» **Text segment**:
After a Down Syndrome Diagnosis: How to Prepare
When Denise Schlaud first got the news that her baby had Down syndrome, she was devastated.
“I did not jump for joy,” says Schlaud in a letter she wrote specifically for other special needs parents. “Who would? I am certain that most mothers are not delighted to hear that their child has special needs. I wasn't in good shape for weeks. I couldn't eat, sleep, and I cried several times a day. My tears were hidden from everyone.”
Parents like Schlaud who receive the diagnosis that they didn't expect go through an emotional journey of disbelief, grief and, at last, acceptance.
But beyond preparing for the difficult emotions that can come with a diagnosis like Down syndrome, many parents will also need help navigating the practical journey of preparing for a baby with special needs.
From parents who have been down the road of a Down syndrome diagnosis, here a few helpful tips and resources:
- Chasing Hazel. Chasing Hazel is a blog about a mom of two beautiful girls, one of whom was born with Down syndrome. She runs a blog about her life and her Down syndrome journey, and on this page, she lists many different resources, from national foundations to personal blogs of fellow special-needs parents.

Saved data entries:

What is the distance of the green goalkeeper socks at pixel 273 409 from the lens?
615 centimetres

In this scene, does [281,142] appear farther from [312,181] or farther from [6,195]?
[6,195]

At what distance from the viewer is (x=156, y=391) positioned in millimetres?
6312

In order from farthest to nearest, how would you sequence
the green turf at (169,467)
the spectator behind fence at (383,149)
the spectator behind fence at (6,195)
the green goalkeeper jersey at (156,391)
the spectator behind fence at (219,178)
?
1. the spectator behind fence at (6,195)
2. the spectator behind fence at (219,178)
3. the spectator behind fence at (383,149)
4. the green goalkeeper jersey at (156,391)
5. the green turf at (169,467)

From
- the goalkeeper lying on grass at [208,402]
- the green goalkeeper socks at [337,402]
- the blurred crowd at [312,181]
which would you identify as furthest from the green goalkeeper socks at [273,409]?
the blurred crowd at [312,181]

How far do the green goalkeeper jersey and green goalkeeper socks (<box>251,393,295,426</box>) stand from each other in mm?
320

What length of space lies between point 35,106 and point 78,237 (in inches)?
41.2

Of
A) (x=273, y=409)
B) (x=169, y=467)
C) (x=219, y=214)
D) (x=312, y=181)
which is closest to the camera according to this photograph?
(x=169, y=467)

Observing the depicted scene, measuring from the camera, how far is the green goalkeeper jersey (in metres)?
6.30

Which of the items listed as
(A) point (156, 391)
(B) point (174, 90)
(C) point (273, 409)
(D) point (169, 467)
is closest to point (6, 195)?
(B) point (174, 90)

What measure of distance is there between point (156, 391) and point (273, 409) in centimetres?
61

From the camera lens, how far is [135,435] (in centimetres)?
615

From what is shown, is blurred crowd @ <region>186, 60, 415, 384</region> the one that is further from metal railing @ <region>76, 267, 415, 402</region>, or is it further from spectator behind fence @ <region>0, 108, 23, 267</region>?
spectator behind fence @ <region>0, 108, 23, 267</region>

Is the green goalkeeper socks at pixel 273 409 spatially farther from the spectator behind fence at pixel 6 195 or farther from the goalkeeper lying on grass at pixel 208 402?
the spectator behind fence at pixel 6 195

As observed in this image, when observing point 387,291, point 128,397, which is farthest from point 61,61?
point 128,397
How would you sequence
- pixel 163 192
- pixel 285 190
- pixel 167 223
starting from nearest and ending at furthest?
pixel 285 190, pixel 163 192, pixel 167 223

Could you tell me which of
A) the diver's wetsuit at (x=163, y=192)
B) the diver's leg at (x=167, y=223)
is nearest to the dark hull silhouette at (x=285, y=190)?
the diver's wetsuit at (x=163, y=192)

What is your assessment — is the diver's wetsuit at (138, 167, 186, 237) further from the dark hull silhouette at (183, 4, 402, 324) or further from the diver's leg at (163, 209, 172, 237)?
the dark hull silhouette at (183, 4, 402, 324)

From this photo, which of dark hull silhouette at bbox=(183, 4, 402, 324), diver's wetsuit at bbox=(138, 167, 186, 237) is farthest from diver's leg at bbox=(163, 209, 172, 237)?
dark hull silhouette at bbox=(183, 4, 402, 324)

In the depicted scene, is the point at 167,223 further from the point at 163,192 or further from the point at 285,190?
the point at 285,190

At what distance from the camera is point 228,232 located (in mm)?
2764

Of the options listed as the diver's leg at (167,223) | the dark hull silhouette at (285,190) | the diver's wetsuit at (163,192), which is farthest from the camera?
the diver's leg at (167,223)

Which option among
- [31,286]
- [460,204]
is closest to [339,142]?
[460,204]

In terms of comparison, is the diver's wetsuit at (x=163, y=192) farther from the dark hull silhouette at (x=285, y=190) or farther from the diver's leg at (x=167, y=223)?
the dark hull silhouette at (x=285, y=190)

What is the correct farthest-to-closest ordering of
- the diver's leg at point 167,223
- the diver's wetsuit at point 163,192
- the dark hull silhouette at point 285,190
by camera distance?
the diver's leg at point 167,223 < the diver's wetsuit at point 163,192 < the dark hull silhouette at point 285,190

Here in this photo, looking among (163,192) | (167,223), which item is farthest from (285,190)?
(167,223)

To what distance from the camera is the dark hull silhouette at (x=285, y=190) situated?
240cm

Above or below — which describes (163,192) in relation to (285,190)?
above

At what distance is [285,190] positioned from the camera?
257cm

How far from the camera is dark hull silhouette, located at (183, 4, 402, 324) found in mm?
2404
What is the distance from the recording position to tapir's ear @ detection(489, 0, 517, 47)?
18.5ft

...

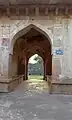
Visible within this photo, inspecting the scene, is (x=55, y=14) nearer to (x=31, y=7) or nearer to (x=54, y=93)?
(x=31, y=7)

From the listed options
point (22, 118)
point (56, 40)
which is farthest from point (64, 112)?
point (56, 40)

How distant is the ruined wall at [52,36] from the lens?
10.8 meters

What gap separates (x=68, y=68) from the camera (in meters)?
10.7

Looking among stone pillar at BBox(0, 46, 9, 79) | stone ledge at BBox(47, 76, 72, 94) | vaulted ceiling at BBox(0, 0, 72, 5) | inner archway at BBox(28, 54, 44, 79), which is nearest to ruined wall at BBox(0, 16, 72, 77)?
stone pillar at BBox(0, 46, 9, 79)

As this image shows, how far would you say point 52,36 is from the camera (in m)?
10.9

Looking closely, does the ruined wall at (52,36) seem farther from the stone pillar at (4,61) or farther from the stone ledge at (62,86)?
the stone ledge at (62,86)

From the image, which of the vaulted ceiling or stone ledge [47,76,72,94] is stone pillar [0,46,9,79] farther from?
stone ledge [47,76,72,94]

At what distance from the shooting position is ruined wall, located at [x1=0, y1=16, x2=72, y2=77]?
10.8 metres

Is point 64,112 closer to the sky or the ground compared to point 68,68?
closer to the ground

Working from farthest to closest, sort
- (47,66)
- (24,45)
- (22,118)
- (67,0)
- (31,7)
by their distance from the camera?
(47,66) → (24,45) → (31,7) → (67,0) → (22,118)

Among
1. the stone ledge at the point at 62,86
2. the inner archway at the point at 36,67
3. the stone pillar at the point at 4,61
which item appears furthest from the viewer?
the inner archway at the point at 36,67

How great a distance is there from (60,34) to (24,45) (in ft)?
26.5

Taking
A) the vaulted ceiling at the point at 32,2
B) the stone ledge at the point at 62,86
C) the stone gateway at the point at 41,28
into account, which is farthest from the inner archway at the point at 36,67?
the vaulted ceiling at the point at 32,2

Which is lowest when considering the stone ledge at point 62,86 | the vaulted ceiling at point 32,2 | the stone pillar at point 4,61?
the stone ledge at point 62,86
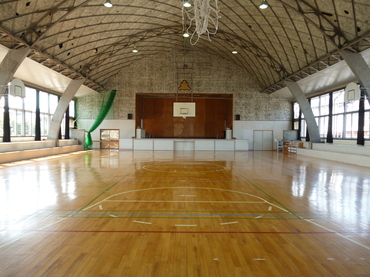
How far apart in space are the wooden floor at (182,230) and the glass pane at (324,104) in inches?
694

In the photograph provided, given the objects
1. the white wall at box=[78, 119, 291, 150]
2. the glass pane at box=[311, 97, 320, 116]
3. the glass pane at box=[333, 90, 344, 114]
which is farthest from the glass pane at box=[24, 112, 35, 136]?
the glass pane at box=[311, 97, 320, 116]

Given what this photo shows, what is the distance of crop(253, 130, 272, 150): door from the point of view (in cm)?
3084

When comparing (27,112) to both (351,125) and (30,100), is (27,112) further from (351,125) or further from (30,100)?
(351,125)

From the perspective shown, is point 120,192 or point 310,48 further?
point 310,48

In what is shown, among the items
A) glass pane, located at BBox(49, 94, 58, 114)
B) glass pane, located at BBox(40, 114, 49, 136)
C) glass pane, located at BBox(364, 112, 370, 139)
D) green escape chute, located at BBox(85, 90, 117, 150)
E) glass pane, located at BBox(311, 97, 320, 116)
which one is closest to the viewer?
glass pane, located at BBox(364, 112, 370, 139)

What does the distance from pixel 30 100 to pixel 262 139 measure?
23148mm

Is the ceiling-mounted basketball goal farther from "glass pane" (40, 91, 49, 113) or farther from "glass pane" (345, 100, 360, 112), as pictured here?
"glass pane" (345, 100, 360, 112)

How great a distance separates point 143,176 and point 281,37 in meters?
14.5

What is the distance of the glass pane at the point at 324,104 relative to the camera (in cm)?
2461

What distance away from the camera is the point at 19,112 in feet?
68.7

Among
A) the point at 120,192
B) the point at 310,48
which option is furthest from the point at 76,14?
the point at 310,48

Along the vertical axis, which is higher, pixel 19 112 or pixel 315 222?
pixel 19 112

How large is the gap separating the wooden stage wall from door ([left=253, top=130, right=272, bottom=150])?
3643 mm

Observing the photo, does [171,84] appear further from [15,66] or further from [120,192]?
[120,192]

» **Exercise objective**: Continue the article above about preparing after a Down syndrome diagnosis, picking up right after its last sentence.

» **Exercise response**:
- Get a notebook. In the swirl of emotions that will go on during your pregnancy, it may be difficult to remember all of the different types of testing and information that you will encounter. Even if you can't remember what the doctors are telling you, it may be helpful to take notes or enlist the help of a family member to jot down specific details so you have it at your fingertips when you are ready to process the information.
- Download the New Parent Guide to Down Syndrome. The National Down Syndrome Congress has an entire resource page dedicated to expecting and new parents facing a Down syndrome diagnosis.
- Practice self-care. One of the practical tips that the NDSC suggests is ensuring that your self-care is a priority during pregnancy. Even something as simple as taking time out for a massage or to enjoy the summer sunshine on your face can make a big difference in caring for your mental and physical health.
- Find a pediatrician who specializes in Down syndrome. It may be helpful to line up a pediatrician who is very familiar treating children with Down syndrome or even one who specializes in the disorder.
- Connect with other parents. Connecting and supporting each other is key. You can find other parents dealing with the same emotions and difficulties as you at the Down Syndrome Diagnosis Network online.
Whatever steps you take to prepare after your baby's diagnosis, remember to give yourself time to grieve, connect with support, and move forward to meeting your baby.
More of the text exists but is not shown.